(Scene-based reasoning records)

******************************

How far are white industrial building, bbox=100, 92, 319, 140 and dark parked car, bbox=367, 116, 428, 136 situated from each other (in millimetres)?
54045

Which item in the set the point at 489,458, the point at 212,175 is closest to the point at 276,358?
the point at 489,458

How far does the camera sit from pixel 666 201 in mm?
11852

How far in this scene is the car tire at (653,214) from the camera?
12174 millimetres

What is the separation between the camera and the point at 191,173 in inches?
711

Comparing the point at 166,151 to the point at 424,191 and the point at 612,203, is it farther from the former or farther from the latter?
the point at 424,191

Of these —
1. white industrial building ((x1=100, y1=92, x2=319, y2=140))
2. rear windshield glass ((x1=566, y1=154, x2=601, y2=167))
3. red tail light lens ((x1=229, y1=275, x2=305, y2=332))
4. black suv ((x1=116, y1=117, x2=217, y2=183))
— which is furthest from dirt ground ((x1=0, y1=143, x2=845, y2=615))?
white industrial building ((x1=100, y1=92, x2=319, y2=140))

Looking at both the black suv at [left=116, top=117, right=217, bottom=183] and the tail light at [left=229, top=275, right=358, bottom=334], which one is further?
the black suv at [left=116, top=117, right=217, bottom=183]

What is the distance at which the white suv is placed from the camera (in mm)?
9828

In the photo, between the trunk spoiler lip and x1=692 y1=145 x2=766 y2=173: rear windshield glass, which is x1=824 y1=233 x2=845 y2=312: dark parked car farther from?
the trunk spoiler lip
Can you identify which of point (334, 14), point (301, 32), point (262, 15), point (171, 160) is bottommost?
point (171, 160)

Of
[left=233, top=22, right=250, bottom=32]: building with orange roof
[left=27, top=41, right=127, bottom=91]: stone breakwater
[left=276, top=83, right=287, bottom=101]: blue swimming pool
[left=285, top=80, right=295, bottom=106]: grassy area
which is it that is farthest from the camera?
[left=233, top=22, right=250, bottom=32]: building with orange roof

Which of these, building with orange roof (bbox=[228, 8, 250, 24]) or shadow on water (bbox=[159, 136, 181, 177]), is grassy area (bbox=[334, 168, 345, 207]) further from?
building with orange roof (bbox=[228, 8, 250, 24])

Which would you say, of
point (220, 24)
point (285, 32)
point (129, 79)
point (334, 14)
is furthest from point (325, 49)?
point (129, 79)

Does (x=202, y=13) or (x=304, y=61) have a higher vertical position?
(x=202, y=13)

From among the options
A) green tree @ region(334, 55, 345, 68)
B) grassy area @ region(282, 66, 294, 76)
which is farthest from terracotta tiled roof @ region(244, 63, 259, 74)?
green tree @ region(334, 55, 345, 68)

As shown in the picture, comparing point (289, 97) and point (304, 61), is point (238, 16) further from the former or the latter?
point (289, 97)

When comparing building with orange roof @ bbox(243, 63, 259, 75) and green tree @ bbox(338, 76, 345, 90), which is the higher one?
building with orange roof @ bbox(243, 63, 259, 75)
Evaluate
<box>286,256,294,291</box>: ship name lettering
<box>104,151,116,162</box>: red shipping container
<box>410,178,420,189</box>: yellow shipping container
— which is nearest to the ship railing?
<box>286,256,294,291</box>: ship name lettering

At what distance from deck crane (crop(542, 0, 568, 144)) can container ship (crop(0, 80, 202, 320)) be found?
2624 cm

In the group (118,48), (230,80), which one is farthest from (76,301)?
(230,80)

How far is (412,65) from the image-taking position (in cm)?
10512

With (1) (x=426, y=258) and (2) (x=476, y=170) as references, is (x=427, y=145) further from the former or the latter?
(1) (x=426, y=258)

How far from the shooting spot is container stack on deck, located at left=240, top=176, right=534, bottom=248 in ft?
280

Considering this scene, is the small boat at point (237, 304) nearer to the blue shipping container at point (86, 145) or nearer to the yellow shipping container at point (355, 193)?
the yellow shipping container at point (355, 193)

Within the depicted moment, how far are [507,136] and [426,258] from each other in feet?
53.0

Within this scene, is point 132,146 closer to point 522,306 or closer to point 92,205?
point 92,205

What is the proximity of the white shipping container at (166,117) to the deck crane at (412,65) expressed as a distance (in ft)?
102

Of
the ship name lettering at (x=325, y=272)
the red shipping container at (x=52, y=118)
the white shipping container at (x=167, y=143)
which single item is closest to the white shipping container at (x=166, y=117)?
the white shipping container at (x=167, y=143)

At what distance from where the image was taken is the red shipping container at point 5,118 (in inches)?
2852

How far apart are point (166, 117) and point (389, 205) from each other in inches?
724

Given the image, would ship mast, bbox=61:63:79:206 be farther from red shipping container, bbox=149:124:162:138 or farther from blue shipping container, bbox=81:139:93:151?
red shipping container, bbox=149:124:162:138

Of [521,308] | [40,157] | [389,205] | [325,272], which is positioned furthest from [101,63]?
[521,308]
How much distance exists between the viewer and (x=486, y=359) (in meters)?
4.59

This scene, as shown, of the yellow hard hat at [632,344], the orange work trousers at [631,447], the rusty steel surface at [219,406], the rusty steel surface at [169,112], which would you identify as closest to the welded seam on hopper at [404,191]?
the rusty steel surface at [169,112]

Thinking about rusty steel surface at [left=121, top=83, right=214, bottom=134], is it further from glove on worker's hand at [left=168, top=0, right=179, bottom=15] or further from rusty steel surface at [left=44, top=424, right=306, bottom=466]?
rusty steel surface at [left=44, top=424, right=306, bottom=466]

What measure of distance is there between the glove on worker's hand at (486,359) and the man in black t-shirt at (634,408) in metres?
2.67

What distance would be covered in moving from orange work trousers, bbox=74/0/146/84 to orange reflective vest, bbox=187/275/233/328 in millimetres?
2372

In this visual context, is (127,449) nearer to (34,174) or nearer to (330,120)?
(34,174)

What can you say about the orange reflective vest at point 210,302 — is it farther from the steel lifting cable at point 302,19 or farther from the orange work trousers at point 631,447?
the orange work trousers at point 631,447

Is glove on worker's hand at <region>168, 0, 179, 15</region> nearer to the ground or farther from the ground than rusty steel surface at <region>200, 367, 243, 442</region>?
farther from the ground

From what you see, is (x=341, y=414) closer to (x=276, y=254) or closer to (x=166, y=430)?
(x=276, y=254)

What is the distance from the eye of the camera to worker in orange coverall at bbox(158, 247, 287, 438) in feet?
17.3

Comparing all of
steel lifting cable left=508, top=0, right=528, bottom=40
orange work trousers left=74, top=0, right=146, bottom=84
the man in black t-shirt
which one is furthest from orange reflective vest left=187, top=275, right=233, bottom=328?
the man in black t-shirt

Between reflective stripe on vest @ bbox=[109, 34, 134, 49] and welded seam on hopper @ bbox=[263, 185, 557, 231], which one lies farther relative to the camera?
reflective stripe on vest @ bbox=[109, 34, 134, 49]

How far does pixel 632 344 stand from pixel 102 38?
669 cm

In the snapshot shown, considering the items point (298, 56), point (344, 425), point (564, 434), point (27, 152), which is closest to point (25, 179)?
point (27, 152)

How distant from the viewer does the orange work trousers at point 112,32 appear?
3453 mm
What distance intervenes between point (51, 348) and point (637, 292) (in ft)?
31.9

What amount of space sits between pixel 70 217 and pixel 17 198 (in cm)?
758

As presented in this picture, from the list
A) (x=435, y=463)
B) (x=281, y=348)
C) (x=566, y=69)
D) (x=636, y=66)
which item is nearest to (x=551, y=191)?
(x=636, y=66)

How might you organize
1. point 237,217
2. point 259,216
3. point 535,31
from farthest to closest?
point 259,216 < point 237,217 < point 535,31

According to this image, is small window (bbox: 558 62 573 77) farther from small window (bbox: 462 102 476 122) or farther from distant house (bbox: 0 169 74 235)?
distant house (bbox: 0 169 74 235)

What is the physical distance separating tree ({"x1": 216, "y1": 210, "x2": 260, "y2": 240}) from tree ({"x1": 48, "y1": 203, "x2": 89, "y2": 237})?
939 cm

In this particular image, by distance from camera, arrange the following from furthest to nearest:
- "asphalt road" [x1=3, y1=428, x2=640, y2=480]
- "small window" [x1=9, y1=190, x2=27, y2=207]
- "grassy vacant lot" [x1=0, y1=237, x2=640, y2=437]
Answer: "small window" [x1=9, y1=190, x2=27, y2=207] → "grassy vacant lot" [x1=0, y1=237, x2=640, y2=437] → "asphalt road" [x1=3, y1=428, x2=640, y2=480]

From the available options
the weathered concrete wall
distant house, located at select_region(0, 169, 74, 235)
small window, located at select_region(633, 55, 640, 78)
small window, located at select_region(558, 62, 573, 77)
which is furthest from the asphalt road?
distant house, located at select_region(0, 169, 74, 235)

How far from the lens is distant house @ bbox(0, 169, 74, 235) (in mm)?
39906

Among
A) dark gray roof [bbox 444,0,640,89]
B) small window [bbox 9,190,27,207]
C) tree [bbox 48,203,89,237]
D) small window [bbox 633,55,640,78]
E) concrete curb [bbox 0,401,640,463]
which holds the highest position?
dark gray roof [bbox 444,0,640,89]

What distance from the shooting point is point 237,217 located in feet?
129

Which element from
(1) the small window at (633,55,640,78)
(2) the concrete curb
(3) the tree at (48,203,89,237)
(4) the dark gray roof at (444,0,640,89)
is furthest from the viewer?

******************************

Quote the rows above word for word, from the very first line through the line containing "12174 millimetres", both included.

How far are white industrial building, bbox=100, 92, 319, 140 and dark parked car, bbox=367, 116, 428, 136 situated from each other (in millimetres)?
54045

Which item in the set the point at 489,458, the point at 212,175 is closest to the point at 276,358?
the point at 489,458

How far does the camera sit from pixel 666 201 in mm?
11852

How far in this scene is the car tire at (653,214) from the camera?
12174 millimetres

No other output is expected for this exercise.